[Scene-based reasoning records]
* START *

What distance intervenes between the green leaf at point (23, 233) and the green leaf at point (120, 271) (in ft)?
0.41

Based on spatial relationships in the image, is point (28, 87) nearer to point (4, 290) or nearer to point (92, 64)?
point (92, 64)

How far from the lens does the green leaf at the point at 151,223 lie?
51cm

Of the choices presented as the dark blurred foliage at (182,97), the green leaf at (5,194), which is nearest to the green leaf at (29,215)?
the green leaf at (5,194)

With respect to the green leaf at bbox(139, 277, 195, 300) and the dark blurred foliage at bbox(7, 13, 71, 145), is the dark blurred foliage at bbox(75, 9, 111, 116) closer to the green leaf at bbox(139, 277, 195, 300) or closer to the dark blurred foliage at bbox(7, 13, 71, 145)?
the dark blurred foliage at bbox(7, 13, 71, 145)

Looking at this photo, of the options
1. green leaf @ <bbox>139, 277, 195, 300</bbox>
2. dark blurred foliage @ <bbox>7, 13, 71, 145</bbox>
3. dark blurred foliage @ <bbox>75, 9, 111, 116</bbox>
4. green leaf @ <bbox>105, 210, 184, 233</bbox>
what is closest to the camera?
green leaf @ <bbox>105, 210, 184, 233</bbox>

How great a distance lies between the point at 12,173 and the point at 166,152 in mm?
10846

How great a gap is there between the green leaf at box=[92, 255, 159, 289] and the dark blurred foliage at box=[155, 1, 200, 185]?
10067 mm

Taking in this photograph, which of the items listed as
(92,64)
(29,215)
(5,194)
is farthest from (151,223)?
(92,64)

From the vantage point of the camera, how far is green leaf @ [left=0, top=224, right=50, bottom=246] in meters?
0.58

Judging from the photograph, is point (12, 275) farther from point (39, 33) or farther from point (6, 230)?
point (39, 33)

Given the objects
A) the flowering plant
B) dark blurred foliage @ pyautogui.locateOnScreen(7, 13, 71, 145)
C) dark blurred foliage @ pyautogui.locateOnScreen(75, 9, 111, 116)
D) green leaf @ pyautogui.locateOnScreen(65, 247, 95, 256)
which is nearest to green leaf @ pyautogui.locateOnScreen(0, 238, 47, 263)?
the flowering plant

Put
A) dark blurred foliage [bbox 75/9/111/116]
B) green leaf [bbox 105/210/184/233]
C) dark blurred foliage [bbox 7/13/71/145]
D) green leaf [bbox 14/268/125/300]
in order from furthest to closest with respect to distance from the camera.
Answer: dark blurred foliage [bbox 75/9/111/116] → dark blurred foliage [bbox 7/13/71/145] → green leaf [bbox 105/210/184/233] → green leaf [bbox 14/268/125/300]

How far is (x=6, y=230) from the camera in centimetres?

* END *

Stated goal → Print out the whole listing exactly as it appears.

Worked answer →
What distance intervenes between the green leaf at point (23, 233) and the green leaf at point (120, 271) (in ft)?
0.41

Based on spatial relationships in the image, is point (28, 87) nearer to point (4, 290) or nearer to point (92, 64)?
point (92, 64)

How far from the lens does the green leaf at the point at 151,223 lie?
51cm

Of the choices presented as the dark blurred foliage at (182,97), the green leaf at (5,194), which is nearest to the green leaf at (29,215)?
the green leaf at (5,194)

With respect to the green leaf at bbox(139, 277, 195, 300) and the dark blurred foliage at bbox(7, 13, 71, 145), is the dark blurred foliage at bbox(75, 9, 111, 116) closer to the green leaf at bbox(139, 277, 195, 300) or closer to the dark blurred foliage at bbox(7, 13, 71, 145)?
the dark blurred foliage at bbox(7, 13, 71, 145)

Looking at this photo, of the options
1. green leaf @ <bbox>139, 277, 195, 300</bbox>
2. dark blurred foliage @ <bbox>7, 13, 71, 145</bbox>
3. dark blurred foliage @ <bbox>75, 9, 111, 116</bbox>
4. green leaf @ <bbox>105, 210, 184, 233</bbox>
what is closest to the camera?
green leaf @ <bbox>105, 210, 184, 233</bbox>

How great a distance lies between the point at 12,173 and the point at 166,152 in mm?
10846

How great a gap is there between the green leaf at box=[92, 255, 159, 289] and the dark blurred foliage at box=[155, 1, 200, 185]?
10067 mm

Taking in this photograph, which of the items listed as
(92,64)
(29,215)
(5,194)
is farthest from (151,223)?
(92,64)

From the vantage point of the camera, how far is green leaf @ [left=0, top=224, right=50, bottom=246] in meters?
0.58

Judging from the photograph, is point (12, 275) farther from point (39, 33) or farther from point (6, 230)?
point (39, 33)

Given the objects
A) the flowering plant
B) dark blurred foliage @ pyautogui.locateOnScreen(7, 13, 71, 145)
C) dark blurred foliage @ pyautogui.locateOnScreen(75, 9, 111, 116)
D) green leaf @ pyautogui.locateOnScreen(65, 247, 95, 256)
which is nearest to green leaf @ pyautogui.locateOnScreen(0, 238, 47, 263)?
the flowering plant

Put
A) dark blurred foliage [bbox 75/9/111/116]
B) green leaf [bbox 105/210/184/233]
C) dark blurred foliage [bbox 7/13/71/145]
D) green leaf [bbox 14/268/125/300]
in order from furthest to closest with respect to distance from the camera.
Answer: dark blurred foliage [bbox 75/9/111/116] → dark blurred foliage [bbox 7/13/71/145] → green leaf [bbox 105/210/184/233] → green leaf [bbox 14/268/125/300]

How far is (x=6, y=230) from the camera in centimetres?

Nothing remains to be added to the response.